--- TEXTAUSZUG ---
Ein Gesetz für Saltanat

Feature
Gewalt gegen Frauen in Kasachstan

In Kasachstan blieben Gewalt gegen Frauen und auch Femizide lange ungestraft. Ein vielbeachteter Mordprozess ließ der Regierung in Astana nun keine Wahl, daran etwas zu ändern.

»Als würden jetzt alle aufwachen«, beschreibt es die Anwältin der im November 2023 getöteten Saltanat Nukenova mit Blick auf das sich wandelnde gesellschaftliche Klima in Kasachstan und ein verschärftes Gesetz zu häuslicher Gewalt, welches im April verabschiedet wurde. Anlass war ein Aufsehen erregender Gerichtsprozess, in dem der ehemalige Wirtschaftsminister Kasachstans am 13. Mai für den Mord an seiner Ehefrau Saltanat zu 24 Jahren strenger Lagerhaft verurteilt wurde – der Schuldspruch lautete auf: Folter und besonders grausamer Mord. Videoaufnahmen, welche vor Gericht vorgeführt wurden, zeigen wie Quandyq Bischimbayev seine Frau stundenlang quält, sie schlägt und tritt. Nukenova sei qualvoll, nach Luft ringend, gestorben, zu diesem Schluss kam die zuständige Gerichtsmedizin.

 

Dass ein solcher Fall vor Gericht kommt, ist in Kasachstan keineswegs selbstverständlich. Opfer häuslicher Gewalt hatten in dem patriarchal geprägten Land bisher nur wenig Möglichkeiten, gegen die Täter vorzugehen, selbst schwere Fälle von Gewalt landeten selten vor einem Richter. Eine UN-Studie aus dem Jahr 2018 spricht in diesem Zusammenhang von etwa 400 getöteten Frauen im Jahr, wobei die Dunkelziffer deutlich höher liegen könnte.
---
- **AUFGABE**: Welche Handlungen Bischimbayevs gegen seine Frau zeigen laut dem Text über Gewalt gegen Frauen in Kasachstan die vor Gericht vorgeführten Videoaufnahmen? Nennen Sie alle.
--- BEREITGESTELLTES MATERIAL ---
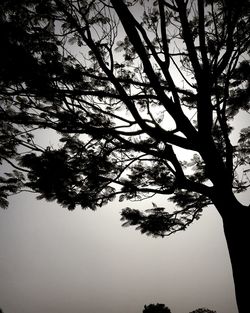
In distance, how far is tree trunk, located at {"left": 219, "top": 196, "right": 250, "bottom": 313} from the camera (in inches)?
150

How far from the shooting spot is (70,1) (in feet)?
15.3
---
--- BEREITGESTELLTES MATERIAL ---
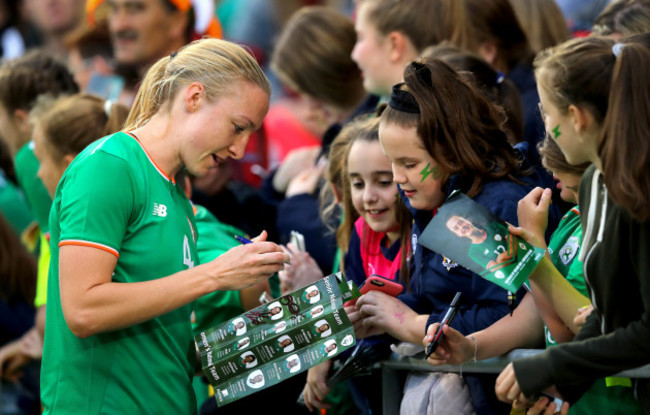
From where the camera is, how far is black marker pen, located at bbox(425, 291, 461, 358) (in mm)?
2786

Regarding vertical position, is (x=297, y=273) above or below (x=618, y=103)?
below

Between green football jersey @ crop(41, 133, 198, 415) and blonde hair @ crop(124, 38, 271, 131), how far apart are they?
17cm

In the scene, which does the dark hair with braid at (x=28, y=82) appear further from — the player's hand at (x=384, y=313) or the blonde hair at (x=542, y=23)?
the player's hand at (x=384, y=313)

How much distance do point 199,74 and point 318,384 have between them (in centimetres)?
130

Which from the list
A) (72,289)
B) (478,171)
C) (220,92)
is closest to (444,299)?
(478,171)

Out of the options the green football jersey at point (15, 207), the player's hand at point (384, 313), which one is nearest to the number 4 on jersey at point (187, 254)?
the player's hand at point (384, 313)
---
- **ANTWORT**: Er quält sie stundenlang, schlägt sie und tritt sie.